Both firms have underperformed the S&P 500 year-to-date and are trading at a discount relative to their sector and the S&P 500 on a price to book basis. Faster economic growth including housing market recovery and a stronger labor market might continue to drive loan growth at both large bank stocks.

Here’s a look at both:

Bank of America to Benefit Most From Wealth Management

Bank of America’s large banking client base provides opportunities for its Merrill Lynch wealth management arm to cross-sell investment products. During the past quarter, Bank of America reported over $1.13 trillion in deposit balances, an increase of 5% or $54 billion relative to last quarter. The bank stock also grew its credit card client base and provided more residential loans.

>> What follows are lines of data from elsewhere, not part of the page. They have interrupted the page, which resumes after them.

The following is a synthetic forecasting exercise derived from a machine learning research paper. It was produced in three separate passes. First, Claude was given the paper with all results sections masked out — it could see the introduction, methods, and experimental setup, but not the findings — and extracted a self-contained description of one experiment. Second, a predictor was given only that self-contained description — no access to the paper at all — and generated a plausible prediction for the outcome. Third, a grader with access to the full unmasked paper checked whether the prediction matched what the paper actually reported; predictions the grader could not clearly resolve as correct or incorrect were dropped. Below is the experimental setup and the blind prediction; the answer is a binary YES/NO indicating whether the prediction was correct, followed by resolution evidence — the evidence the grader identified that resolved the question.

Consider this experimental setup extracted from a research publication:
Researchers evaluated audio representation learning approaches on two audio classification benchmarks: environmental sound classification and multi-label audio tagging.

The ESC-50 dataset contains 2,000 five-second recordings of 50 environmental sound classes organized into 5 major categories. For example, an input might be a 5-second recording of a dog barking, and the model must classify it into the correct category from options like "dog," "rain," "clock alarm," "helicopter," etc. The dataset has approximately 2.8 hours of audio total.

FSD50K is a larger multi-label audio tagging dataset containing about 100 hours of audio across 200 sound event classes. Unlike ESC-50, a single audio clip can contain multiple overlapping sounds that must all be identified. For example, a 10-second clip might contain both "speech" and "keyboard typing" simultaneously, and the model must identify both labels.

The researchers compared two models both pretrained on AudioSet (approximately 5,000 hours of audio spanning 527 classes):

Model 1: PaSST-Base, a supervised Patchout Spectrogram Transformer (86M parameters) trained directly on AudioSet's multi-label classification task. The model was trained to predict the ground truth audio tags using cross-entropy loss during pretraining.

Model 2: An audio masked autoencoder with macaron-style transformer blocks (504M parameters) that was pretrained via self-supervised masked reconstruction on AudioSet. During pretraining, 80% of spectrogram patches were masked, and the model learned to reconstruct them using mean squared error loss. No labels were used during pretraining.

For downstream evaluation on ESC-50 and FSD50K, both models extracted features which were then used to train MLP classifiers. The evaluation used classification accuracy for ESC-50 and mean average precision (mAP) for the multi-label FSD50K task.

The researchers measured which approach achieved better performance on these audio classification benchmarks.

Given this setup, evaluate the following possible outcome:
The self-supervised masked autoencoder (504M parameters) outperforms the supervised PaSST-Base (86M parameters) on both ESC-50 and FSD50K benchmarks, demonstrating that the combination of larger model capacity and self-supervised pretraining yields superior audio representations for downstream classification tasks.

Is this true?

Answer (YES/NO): NO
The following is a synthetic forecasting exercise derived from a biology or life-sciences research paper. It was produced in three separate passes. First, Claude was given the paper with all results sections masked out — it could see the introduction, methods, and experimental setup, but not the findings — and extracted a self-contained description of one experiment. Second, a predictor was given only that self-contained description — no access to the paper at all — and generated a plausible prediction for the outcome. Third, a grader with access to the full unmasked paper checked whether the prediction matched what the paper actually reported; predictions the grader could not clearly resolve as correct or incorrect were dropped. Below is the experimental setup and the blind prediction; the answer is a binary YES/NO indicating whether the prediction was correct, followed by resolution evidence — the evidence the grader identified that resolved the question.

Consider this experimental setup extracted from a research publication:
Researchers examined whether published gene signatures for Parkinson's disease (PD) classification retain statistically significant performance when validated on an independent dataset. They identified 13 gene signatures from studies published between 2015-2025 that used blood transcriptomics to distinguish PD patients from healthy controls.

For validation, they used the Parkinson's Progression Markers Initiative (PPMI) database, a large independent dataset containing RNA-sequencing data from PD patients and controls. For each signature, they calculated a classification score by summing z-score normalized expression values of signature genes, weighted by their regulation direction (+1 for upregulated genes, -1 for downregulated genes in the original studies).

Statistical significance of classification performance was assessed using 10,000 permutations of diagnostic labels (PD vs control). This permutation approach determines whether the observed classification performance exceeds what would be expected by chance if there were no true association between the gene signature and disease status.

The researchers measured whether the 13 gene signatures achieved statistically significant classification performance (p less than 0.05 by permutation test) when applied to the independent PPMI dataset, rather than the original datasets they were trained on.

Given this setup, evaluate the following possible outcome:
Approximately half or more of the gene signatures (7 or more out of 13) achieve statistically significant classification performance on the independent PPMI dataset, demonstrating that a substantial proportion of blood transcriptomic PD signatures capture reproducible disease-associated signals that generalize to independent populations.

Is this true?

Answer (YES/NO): YES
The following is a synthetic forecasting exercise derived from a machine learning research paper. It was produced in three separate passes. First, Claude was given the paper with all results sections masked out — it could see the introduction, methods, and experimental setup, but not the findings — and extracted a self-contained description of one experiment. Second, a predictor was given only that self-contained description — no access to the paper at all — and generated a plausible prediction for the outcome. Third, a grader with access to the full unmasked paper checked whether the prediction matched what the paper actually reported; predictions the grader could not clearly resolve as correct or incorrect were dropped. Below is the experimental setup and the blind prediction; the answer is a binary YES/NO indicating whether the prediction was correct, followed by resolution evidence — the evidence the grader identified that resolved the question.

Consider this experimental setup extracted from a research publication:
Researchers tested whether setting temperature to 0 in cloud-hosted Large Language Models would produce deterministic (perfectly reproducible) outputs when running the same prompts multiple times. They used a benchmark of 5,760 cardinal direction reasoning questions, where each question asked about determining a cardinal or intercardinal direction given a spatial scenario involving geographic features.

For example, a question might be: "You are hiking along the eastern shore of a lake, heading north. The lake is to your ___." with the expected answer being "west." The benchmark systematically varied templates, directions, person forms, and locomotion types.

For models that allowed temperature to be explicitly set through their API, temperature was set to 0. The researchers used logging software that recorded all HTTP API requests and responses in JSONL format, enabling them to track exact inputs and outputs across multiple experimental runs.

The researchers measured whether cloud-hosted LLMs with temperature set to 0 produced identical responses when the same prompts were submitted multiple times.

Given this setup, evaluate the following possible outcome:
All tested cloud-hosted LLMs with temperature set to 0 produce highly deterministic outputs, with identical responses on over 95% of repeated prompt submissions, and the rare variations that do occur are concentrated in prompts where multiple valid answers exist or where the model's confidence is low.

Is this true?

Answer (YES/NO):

Favorable stock market performance bolstered wealth management revenues of $4.6 billion, and assets under management reached a record $2.47 trillion. Growth in wealth management, which comprises about 14% of Bank of America’s revenues, could continue if the bank is successful in cross-selling and investment banking revenues are also improving.

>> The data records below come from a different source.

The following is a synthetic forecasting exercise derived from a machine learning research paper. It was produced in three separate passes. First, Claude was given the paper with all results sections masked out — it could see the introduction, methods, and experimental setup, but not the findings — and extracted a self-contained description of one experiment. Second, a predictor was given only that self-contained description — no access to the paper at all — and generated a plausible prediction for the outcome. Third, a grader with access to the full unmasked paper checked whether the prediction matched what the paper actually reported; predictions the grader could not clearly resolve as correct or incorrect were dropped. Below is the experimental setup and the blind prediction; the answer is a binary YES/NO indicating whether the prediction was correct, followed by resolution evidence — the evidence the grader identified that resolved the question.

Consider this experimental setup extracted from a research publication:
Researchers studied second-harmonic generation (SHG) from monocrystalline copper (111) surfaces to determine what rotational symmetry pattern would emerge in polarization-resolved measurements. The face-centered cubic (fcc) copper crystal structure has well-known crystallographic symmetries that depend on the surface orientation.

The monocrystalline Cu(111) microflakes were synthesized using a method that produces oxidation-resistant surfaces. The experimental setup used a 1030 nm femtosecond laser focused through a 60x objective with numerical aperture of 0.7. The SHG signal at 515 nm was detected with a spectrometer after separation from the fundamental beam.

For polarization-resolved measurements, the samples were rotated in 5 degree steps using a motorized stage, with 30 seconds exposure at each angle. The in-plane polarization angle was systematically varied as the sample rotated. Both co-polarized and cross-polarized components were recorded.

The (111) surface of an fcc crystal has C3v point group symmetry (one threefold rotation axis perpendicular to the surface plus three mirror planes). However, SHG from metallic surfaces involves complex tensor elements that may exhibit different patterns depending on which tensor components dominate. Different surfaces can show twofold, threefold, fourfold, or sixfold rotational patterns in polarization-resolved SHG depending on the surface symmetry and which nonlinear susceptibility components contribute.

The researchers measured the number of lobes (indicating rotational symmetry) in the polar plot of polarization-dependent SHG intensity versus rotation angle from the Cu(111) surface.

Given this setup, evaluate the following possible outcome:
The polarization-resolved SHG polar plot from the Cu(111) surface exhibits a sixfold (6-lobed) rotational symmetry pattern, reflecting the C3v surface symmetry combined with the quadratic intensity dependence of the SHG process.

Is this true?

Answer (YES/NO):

Bank of America is settling with authorities, putting legal troubles behind, and has contained non-litigation expenses by reducing headcount. Even though expenses could remain flat as the bank invests more in compliance and technology, its improved revenue stream from loans, wealth management and investment banking may enhance profitability and share value.

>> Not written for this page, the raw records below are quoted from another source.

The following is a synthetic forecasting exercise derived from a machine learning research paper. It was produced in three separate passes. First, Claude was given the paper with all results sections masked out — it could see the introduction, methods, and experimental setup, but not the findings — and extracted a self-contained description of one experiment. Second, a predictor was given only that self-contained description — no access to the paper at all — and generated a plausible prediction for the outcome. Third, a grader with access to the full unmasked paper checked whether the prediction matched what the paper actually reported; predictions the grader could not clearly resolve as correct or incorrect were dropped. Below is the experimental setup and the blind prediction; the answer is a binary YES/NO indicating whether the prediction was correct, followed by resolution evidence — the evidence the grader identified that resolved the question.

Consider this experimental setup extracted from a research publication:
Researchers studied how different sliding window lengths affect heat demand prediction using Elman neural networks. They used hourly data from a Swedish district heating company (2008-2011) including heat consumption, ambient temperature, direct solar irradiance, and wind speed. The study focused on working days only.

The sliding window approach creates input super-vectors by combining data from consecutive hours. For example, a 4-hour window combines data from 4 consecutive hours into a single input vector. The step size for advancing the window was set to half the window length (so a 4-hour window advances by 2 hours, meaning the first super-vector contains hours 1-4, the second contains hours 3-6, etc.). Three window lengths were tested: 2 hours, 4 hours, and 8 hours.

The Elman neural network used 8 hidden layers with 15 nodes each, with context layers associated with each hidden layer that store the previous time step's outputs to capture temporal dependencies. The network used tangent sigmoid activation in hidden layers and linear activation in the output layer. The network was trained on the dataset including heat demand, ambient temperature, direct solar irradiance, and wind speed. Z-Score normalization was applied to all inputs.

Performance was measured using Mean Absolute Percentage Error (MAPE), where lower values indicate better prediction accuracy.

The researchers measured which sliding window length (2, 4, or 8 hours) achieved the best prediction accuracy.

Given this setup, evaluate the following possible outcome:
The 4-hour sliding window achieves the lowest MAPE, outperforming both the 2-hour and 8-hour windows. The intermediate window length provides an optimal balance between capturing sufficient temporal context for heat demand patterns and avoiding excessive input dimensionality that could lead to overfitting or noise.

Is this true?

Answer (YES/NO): YES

Citigroup’s Diverse Revenue and Efficiency Improve Outlook

Growth in core businesses together with declining expenses could boost Citigroup’s value over the next year.

Citigroup’s global market reach differentiates the bank and acts as a revenue diversifier. Citigroup grew its loan base by 4% over the past year to $668 billion, and its deposits improved by 3% over the same period. Citi Holdings, the subsidiary that holds non-core assets and is targeted to shrink, reduced its loans and deposits by 18% and 70%, respectively, year-over-year. Core expenses excluding legal fees and cost of credit declined 3% and 17%, respectively.

Last quarter, the bank announced a settlement $7 billion with the U.S. Department of Justice to resolve allegations against the back regarding alleged unfair practices in selling mortgage-backed securities and collateralized debt obligations. The bank has kept its efficiency ratio below 57% inclusive of restructuring charges and its adjusted efficiency ratio is 53.9%.

The stock is trading at 0.8 times book and is attractive relative to its peers and the overall market.

As of this writing, Ann Marie did not hold a position in any of the aforementioned securities.